RABBI YEHIEL MICHEL of Zlotshov, Rabbi Elimelech of Lizhensk and the Degel struck deterministic chords in their explanations. The mystical valence of a location is determined by what had been there beforehand. A place populated by sinners is desecrated, while a place where righteous people had sojourned is marked with holiness. These marks exist even when the particular people – righteous or evil – are no longer there.

Yet hassidic thought also offered a different perspective on the mystical valence of places, focusing on the inherent spiritual potential of a place rather than the marks left by previous generations. According to this reading, the final spiritual quality of a place is not predetermined by its previous tenants.
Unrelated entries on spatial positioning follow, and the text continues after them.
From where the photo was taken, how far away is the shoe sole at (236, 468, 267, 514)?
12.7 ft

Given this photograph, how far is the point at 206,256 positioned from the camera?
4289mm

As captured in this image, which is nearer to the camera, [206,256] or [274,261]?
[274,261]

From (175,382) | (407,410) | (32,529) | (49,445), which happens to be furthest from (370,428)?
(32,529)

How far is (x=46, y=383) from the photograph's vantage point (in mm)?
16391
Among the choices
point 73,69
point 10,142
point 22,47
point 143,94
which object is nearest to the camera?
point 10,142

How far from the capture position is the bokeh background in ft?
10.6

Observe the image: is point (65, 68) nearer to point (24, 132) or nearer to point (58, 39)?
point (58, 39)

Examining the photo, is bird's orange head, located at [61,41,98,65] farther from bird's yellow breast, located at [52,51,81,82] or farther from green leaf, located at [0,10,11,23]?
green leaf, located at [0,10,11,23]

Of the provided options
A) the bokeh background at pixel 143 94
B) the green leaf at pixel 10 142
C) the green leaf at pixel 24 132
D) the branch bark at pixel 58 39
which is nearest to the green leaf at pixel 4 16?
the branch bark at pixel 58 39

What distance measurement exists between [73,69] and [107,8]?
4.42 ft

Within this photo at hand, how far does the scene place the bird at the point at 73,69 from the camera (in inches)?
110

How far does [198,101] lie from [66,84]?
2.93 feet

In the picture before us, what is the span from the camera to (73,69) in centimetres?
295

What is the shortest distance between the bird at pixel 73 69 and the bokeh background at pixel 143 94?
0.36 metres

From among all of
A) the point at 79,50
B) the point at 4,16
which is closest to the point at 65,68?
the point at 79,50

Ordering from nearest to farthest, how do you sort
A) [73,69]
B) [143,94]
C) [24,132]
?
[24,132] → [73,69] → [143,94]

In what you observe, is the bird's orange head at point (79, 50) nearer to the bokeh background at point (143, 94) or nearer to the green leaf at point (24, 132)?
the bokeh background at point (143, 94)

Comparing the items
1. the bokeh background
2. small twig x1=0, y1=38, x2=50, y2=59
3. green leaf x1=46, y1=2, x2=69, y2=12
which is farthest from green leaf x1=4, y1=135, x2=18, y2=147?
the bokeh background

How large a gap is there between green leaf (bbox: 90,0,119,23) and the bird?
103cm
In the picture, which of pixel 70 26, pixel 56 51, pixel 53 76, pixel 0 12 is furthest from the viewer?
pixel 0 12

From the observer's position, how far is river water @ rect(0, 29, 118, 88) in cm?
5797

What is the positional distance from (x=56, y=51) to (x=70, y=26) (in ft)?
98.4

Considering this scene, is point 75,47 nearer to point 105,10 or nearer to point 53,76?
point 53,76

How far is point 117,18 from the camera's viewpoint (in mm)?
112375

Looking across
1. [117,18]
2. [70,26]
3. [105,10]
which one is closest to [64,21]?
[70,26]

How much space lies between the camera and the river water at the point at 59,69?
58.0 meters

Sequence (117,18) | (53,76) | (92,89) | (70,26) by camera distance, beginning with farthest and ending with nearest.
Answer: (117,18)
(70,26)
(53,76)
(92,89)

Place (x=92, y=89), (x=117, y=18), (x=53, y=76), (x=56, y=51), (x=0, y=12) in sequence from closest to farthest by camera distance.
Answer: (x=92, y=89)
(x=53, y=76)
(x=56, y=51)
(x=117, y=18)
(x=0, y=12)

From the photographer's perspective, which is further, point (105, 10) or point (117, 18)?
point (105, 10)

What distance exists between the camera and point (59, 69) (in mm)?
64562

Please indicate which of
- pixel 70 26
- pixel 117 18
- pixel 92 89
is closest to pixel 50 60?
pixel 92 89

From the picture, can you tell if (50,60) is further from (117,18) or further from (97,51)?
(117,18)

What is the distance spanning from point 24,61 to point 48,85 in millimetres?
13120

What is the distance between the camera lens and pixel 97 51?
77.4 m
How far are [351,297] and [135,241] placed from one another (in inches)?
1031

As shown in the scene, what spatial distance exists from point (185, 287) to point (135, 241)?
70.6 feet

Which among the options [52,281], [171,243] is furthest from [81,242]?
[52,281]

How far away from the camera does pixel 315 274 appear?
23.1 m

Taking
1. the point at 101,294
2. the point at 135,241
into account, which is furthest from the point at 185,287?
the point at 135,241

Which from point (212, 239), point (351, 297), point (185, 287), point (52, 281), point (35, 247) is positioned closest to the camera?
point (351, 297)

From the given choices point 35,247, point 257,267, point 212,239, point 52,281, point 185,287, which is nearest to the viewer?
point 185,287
Every place has divine sparks of holiness. Those sparks might be well hidden, but they are ever-present, waiting to be redeemed. This idea is rooted in the kabbalistic notion of raising the sparks and repairing our spiritually fragmented world. Being in a location, therefore, challenges those present to elevate that place’s unique sparks, or – Heaven forfend – denigrate those sparks.

In this way, location has a paradoxical spiritual nature. On one hand, places have existing mystical valences determined by those who were there in the past. Righteous people left behind holy marks, while evil people left tainted blotches. These indelible marks can be perceived by spiritually sensitive people and may affect each sojourner. On the other hand, each place offers a challenge and an opportunity to repair the location and elevate it to a loftier spiritual plan.

Thus hassidism maintains the business of building upon the saintly wealth and indelible value of places sanctified by our ancestors. At the same time, Hassidism seeks to elevate the latent divinity of places that do not have a rich heritage of Jewish spiritual depth. ■

The writer is on the faculty of Pardes Institute of Jewish Studies and is a rabbi in Tzur Hadassah.